O sequestro final de Sun Ra, no final do filme de Coney, junto à fuga posterior, exemplifica esse espectro oposto; a música como alternativa do diálogo, e como alternativa da bomba, igualmente terrorista em nome da revolução. Uma religião riquíssima e complexa abre um portal fantástico, metafísico, para que seu líder e maestro possa conduzi-los ao futuro. Não cabe a esses personagens o exílio; já para o Irmão, a cidade é a saída, e encontrar no final um grupo de exilados, fugidos da opressão como ele, é a via de enfrentamento que coube a esses alienígenas.
Na figura coletiva quase sobrenatural, quase de um oculto religioso, o filme não encara como um dilema propriamente metafísico, mas sim sociocultural – está impresso nos ícones religiosos das ruas, no Cristo acorrentado aproximado do homem negro revistado pela polícia que citei anteriormente. Quando Sayles filma sob a ideia do transe e do fluxo, é ao filmar o Irmão descobrindo os efeitos das drogas na população expatriada do Harlem, satirizando e comentando a caricatura do “vodu” transformado em signo fantástico no cinema americano. A trama do protagonista indo procurar a origem das drogas dali descamba num alto prédio corporativo, revelando ali que quem lucra com o tráfico e a subsequente morte negra é um empresário branco que vê naquilo só um fluxo de caixa; que essa seja a preocupação narrativa de Sayles no terceiro ato sublinha essa visão distorcida dos ritos e ferramentas de comunidade afro-americanas pela elite financeira branca, cuja distância não é apenas em ritos, em cosmogonia, em práticas e relações – mas também de imagem, e de como ela é representada. Não que Sayles comente frontalmente sobre o que representa politicamente um cineasta branco complicar o retrato insuficiente e frequentemente desrespeitoso da diversidade individual e coletiva de religiões de matriz africana no cinema americano, pelo menos não como Lucio Fulci em seu Zombi por exemplo, mas é um comentário a mais no seu interesse pela tapeçaria social da cidade – que irá terminar no Irmão encontrando outros expatriados, para aí ter a possibilidade de fundar o futuro.
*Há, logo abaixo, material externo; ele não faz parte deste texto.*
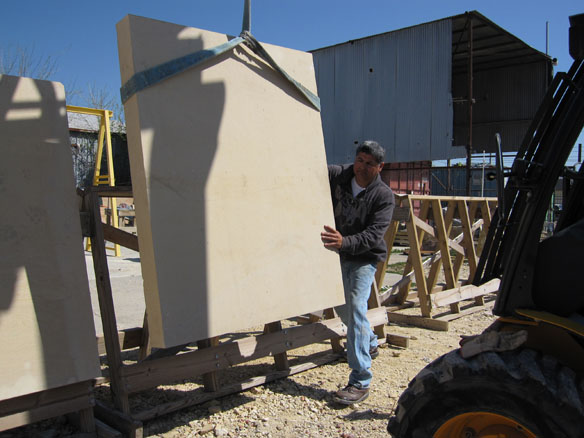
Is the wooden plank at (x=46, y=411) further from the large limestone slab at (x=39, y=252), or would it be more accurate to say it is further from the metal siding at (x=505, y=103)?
the metal siding at (x=505, y=103)

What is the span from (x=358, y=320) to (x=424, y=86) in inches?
449

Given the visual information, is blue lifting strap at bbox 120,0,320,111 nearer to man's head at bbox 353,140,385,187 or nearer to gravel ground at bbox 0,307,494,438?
man's head at bbox 353,140,385,187

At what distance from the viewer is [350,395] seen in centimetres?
353

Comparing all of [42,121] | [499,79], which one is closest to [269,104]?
[42,121]

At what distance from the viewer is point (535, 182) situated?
2135 millimetres

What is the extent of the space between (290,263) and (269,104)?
3.54ft

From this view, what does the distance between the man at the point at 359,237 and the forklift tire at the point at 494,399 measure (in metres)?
1.37

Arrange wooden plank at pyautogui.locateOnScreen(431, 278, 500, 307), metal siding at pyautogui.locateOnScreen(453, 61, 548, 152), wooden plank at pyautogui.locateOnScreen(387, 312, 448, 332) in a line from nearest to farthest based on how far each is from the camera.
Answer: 1. wooden plank at pyautogui.locateOnScreen(387, 312, 448, 332)
2. wooden plank at pyautogui.locateOnScreen(431, 278, 500, 307)
3. metal siding at pyautogui.locateOnScreen(453, 61, 548, 152)

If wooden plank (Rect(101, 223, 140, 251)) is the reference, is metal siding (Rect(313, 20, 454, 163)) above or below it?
above

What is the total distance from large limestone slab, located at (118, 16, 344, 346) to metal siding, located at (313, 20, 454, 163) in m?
10.9

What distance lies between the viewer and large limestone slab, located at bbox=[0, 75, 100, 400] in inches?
100

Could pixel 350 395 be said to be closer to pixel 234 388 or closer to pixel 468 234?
pixel 234 388

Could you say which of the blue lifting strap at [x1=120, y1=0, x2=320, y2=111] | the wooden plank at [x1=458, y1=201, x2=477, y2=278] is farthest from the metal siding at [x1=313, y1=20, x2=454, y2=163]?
the blue lifting strap at [x1=120, y1=0, x2=320, y2=111]

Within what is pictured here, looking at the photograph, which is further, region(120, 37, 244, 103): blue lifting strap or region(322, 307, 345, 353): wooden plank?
region(322, 307, 345, 353): wooden plank
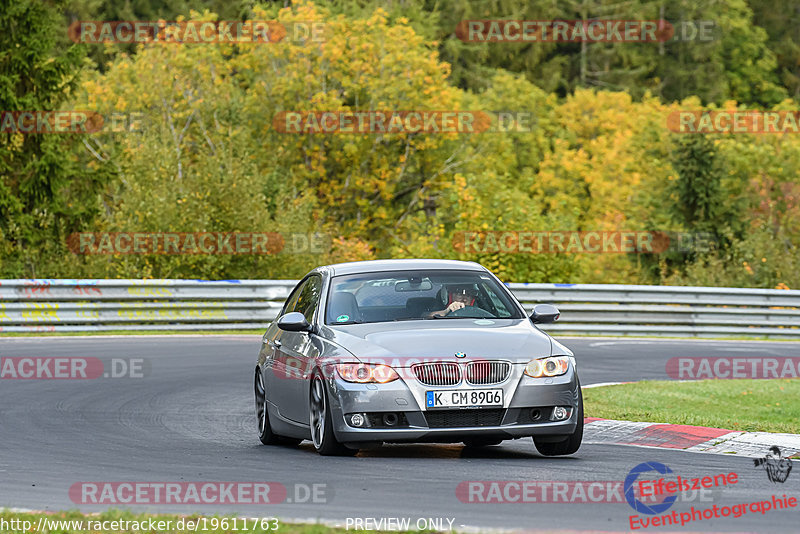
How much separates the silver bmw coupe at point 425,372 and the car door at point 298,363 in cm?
2

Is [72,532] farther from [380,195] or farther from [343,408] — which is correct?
[380,195]

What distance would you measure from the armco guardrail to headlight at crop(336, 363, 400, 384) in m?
16.3

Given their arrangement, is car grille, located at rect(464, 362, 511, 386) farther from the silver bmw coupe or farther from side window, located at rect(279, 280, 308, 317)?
side window, located at rect(279, 280, 308, 317)

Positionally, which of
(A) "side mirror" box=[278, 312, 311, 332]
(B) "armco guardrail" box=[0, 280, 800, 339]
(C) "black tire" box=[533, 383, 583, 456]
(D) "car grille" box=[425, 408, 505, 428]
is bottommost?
(B) "armco guardrail" box=[0, 280, 800, 339]

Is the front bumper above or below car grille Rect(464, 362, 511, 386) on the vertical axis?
below

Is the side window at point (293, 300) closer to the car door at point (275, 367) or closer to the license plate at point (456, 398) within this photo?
the car door at point (275, 367)

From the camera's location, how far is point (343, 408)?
33.0 feet

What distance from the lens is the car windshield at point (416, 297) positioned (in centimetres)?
1107

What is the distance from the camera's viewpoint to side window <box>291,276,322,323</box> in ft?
38.0

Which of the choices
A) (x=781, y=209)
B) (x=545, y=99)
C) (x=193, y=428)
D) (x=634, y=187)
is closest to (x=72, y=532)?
(x=193, y=428)

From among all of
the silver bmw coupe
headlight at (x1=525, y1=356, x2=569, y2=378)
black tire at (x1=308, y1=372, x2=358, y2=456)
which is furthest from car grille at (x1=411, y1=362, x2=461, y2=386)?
black tire at (x1=308, y1=372, x2=358, y2=456)

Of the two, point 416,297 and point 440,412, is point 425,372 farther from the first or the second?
point 416,297

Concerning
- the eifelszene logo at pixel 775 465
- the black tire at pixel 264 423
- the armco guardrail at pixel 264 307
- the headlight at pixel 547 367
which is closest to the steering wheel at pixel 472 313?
the headlight at pixel 547 367

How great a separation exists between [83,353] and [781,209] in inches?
1477
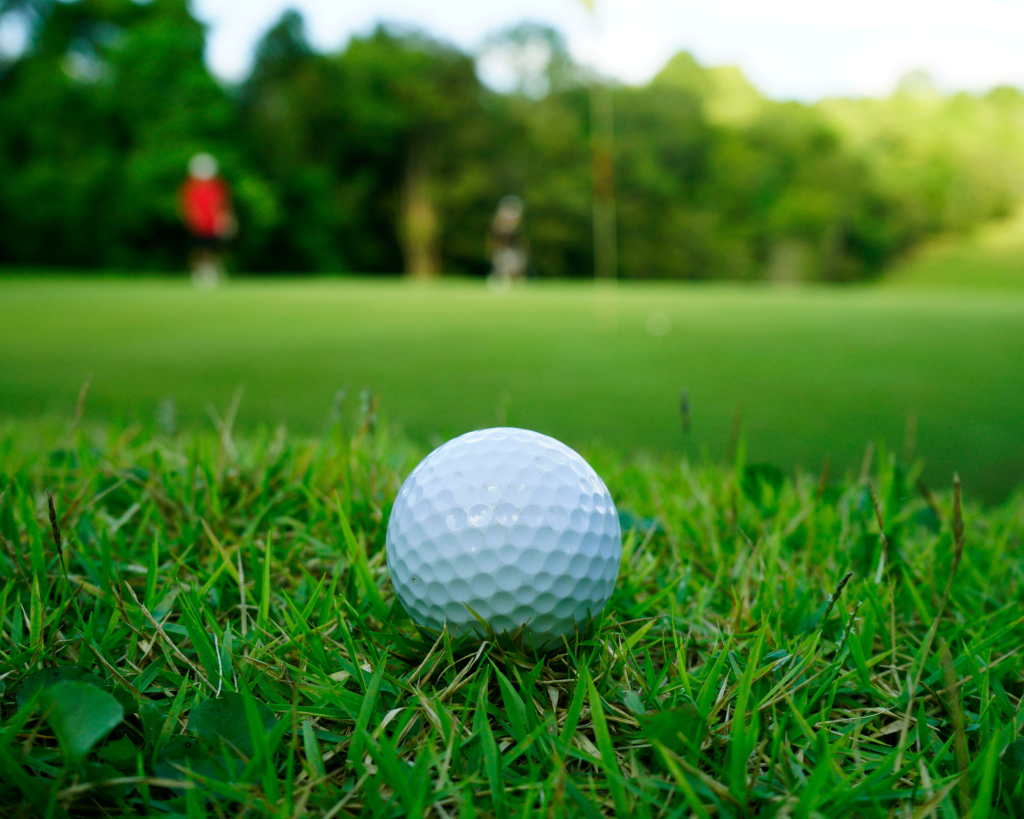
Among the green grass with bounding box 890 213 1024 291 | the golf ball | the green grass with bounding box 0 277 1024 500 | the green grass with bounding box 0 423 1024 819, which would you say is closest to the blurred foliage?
the green grass with bounding box 890 213 1024 291

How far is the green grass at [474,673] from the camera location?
78 centimetres

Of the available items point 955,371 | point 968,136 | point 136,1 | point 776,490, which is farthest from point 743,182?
point 776,490

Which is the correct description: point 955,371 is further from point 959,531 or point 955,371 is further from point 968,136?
point 968,136

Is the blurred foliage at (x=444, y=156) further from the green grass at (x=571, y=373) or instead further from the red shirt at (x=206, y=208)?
the green grass at (x=571, y=373)

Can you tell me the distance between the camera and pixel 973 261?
30078 millimetres

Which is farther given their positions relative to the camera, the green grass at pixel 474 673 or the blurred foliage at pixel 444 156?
the blurred foliage at pixel 444 156

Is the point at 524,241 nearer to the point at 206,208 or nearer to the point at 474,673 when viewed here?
the point at 206,208

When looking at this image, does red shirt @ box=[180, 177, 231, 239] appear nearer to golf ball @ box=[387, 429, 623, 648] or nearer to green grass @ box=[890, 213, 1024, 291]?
golf ball @ box=[387, 429, 623, 648]

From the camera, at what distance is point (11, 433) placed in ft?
5.91

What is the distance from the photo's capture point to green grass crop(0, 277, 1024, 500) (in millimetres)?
2479

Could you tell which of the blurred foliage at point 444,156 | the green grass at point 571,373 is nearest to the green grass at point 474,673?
the green grass at point 571,373

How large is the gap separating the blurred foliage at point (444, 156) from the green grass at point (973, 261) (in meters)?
0.73

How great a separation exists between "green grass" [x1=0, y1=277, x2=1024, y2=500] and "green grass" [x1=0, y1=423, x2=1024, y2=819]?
1.41 ft

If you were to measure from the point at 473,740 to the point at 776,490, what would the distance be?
892mm
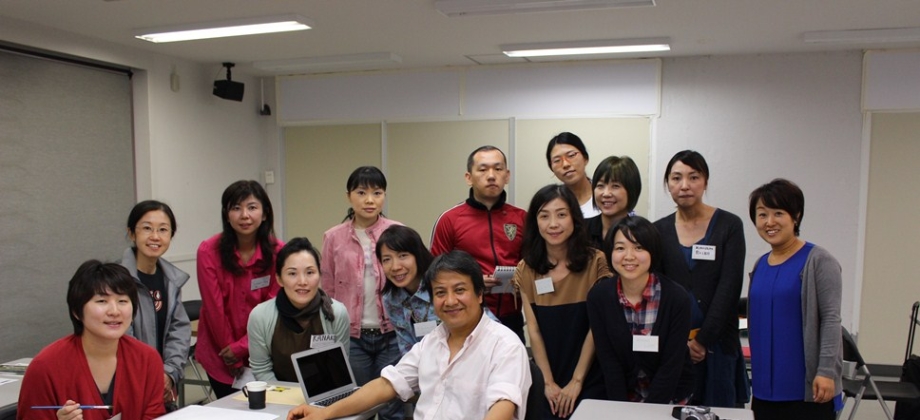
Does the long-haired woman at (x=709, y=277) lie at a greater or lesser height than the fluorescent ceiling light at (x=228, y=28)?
lesser

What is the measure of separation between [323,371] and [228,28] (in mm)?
2754

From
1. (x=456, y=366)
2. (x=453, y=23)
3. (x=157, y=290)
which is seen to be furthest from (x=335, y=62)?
(x=456, y=366)

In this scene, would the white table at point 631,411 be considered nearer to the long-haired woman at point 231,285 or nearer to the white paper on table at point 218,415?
the white paper on table at point 218,415

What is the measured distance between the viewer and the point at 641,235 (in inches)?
96.1

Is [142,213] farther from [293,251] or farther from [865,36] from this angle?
[865,36]

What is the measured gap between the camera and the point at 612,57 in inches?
217

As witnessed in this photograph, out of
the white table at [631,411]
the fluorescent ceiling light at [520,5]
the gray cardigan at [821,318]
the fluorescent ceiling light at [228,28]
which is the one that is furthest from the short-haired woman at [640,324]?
the fluorescent ceiling light at [228,28]

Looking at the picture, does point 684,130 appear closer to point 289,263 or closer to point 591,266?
point 591,266

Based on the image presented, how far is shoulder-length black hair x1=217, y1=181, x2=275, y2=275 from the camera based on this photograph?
299 centimetres

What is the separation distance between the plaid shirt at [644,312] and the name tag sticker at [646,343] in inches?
1.3

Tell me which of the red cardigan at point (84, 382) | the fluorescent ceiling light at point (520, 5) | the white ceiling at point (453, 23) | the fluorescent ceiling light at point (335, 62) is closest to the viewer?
the red cardigan at point (84, 382)

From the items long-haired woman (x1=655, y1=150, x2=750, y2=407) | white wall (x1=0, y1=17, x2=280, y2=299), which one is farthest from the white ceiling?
long-haired woman (x1=655, y1=150, x2=750, y2=407)

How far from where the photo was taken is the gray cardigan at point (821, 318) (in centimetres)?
242

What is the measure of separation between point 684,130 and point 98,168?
15.6ft
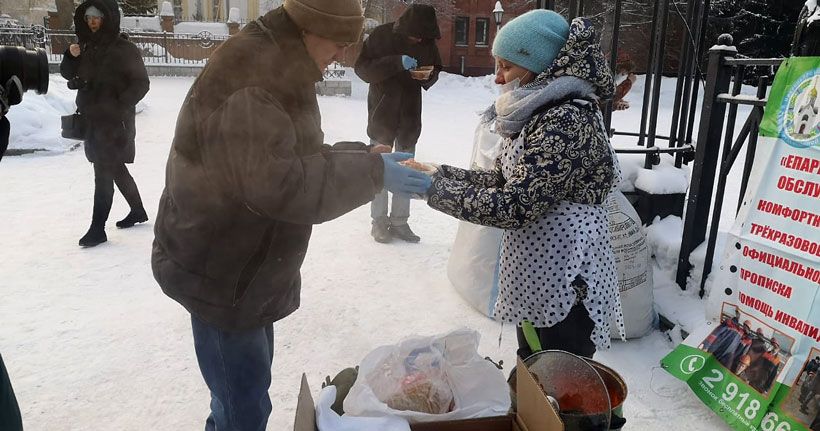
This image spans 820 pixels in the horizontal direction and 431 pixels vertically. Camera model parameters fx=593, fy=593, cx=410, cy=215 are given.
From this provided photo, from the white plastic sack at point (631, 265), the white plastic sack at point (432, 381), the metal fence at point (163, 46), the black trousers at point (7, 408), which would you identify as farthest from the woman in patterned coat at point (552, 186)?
the metal fence at point (163, 46)

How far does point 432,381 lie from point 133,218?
4.60 meters

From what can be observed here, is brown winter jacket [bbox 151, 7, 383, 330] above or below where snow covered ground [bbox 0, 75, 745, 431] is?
above

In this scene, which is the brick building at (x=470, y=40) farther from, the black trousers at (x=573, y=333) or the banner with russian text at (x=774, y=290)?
the black trousers at (x=573, y=333)

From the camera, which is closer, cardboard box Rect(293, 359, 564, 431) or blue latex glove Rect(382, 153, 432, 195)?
cardboard box Rect(293, 359, 564, 431)

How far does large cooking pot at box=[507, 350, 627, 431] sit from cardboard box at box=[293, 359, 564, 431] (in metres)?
0.11

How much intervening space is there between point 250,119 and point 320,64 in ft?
1.30

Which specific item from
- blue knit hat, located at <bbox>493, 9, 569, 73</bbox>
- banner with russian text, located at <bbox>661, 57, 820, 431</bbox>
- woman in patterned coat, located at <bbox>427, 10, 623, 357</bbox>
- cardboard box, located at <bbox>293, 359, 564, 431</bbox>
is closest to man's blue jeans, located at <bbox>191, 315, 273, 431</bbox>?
cardboard box, located at <bbox>293, 359, 564, 431</bbox>

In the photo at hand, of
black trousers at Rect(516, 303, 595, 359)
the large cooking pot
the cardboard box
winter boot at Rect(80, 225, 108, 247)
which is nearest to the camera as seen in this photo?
the cardboard box

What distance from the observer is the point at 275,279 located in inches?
72.4

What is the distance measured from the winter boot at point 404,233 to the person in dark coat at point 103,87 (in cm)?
242

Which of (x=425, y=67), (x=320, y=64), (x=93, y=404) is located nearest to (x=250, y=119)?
(x=320, y=64)

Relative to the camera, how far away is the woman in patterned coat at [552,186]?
2.00m

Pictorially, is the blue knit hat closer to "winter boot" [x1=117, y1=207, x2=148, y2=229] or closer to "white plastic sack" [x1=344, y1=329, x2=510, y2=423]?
"white plastic sack" [x1=344, y1=329, x2=510, y2=423]

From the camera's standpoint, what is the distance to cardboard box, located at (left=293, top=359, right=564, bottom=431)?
1.54 metres
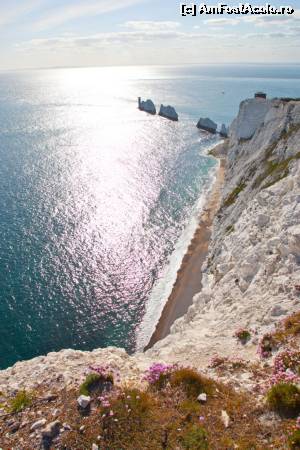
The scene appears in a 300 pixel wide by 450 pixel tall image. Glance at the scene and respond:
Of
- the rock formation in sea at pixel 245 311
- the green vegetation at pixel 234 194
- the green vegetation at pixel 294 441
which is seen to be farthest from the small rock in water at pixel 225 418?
the green vegetation at pixel 234 194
E o presente e o futuro dos homens e mulheres negros aqui retratados está situada na conversa dos habitantes do bairro, no senso de comunidade, da História compartilhada e dos costumes diários, da classe trabalhadora que se reconhece e que se imprime nas características geográficas de Nova York para provar que a cidade é feita pelos imigrantes. Não por acaso, em dado momento o homem do fliperama fala que “metade da cidade não tem visto.”
A revelação dos outros imigrantes interplanetários é sugerida através de sinais ao longo do filme, de rimas sonoras e figuras nas paredes, como se existisse um código desconhecido nas ruas. A cidade guarda esses segredos, e qualquer um que vive em uma metrópole como Nova York (ou o Rio) olha para as pichações nas paredes e sabe que essa comunicação é o que faz da cidade o que ela é, esse lugar de expressão que não cessa e não abaixa a cabeça para autoridades higienistas. É um comentário muito direto sobre a política fascista de higienização de Nova York, mas serve como ideia geral para metrópoles que a comunicação do Estado de direita é uma comunicação de exclusão, e que é nas frestas que reside a sobrevivência.
“O Harlem joga o melhor basquete do país”, o letreiro na parede diz no último plano. O Irmão que agora sabe onde está e para onde vai entende que não existe retorno à casa se a casa é dominada pelos opressores. O que há é a cidade, nova morada, do trânsito dos imigrantes que trabalham dia a dia, que construíram o país, e que se organizam para transformar o lugar que lhes é de direito.